You can ignore the second payload if you find a solution for the first one—that would be good, it's the same problem.

Unfortunately that's not the engine's issue. Apache makes an URI decoding and it passes the arguments after decoding:

Second phase starting (dcfg 7fb54bd31ce0).
Input filter: Reading request body.
Input filter: Bucket type HEAP contains 265 bytes.
Input filter: Bucket type EOS contains 0 bytes.
Adding request argument (BODY): name "id", value "PD94bWwgdmVyc2lvbj0iMS4wIiA/PjwhRE9DVFlQRQoKd2JsUXRnTFJZCQkJCVsgPCFFTEVNRU5UIHdibFF0Z0xSWSBBTlk PCFFTlRJVFkKDQoNCg0lCg1GcXhaWUxQIFNZU1RFTQoNCg0KDQoNCg0iZmlsZTovLzBwMEdUbTk0M0lCMjhyTiI ICVGcXhaWUxQOyAlRVVBaGFYSFk7IF0 PHdibFF0Z0xSWT4mcEtCcGJXbDs8L3dibFF0Z0xSWT4="
Input filter: Completed receiving request body (length 265).

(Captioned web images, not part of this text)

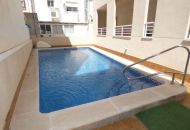 Venta - Apartamentos - Algorfa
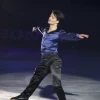  Stéphane Lambiel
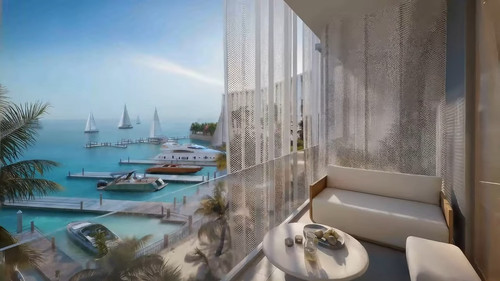 InterContinental Dubai – The Heart of Europe A Luxury Destination for the Whole Family 0 43 screensh.jpg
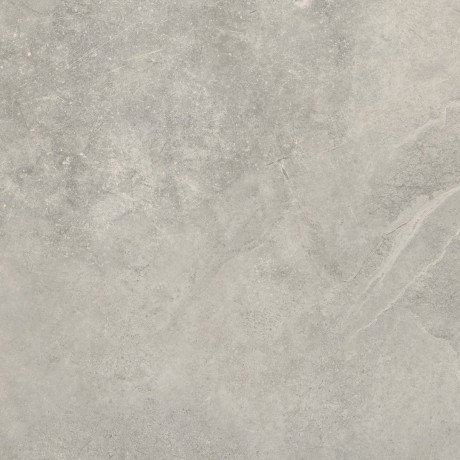 PIZARRA GREY / SGR54-1 R1 60x60 G.I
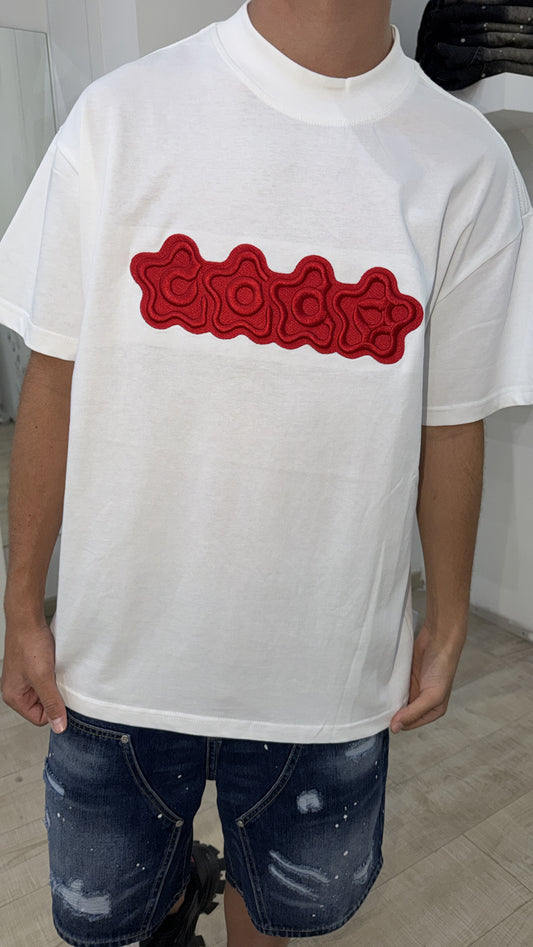 T-Shirt Stars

As you can see when the web server passes the REQUEST_BODY, the payload is already decoded - which means the + characters are replaced by (space). (With curl request from your comment above.)

So it will hard to find a solution.

[touchweb-vincent]

Yes, that’s our conclusion as well.

Thank you for taking a look at it. It’s greatly appreciated.

I was hoping for a clever trick in phase 1 to capture the raw body content.

It would be helpful to have a replace transformation that allows us to substitute specific characters, enabling more flexible transformation computations, like t.replace(/\s/+/g). This could also be useful in other situations.

[marcstern]

The only clean solution is to have 2 url decode transformation, one for URL and one for payload

[touchweb-vincent]

Hello @airween ,

We have the budget to fund this improvement (adding the t.replace transformation). If you know a developer capable of implementing this and submitting a PR, we can cover the costs financially.

Vincent

[airween]

We have the budget to fund this improvement (adding the t.replace transformation). If you know a developer capable of implementing this and submitting a PR, we can cover the costs financially.

My employer offers these kinds of support - please take a look at Digitalwave's ModSecurity page. (The page does not mention this, but we do.) That would be an option, if there is no other candidate.

[touchweb-vincent]

Thanks you. Email sent.

[airween]

Thanks you. Email sent.

Yes, we see that - thank you. Will response soon.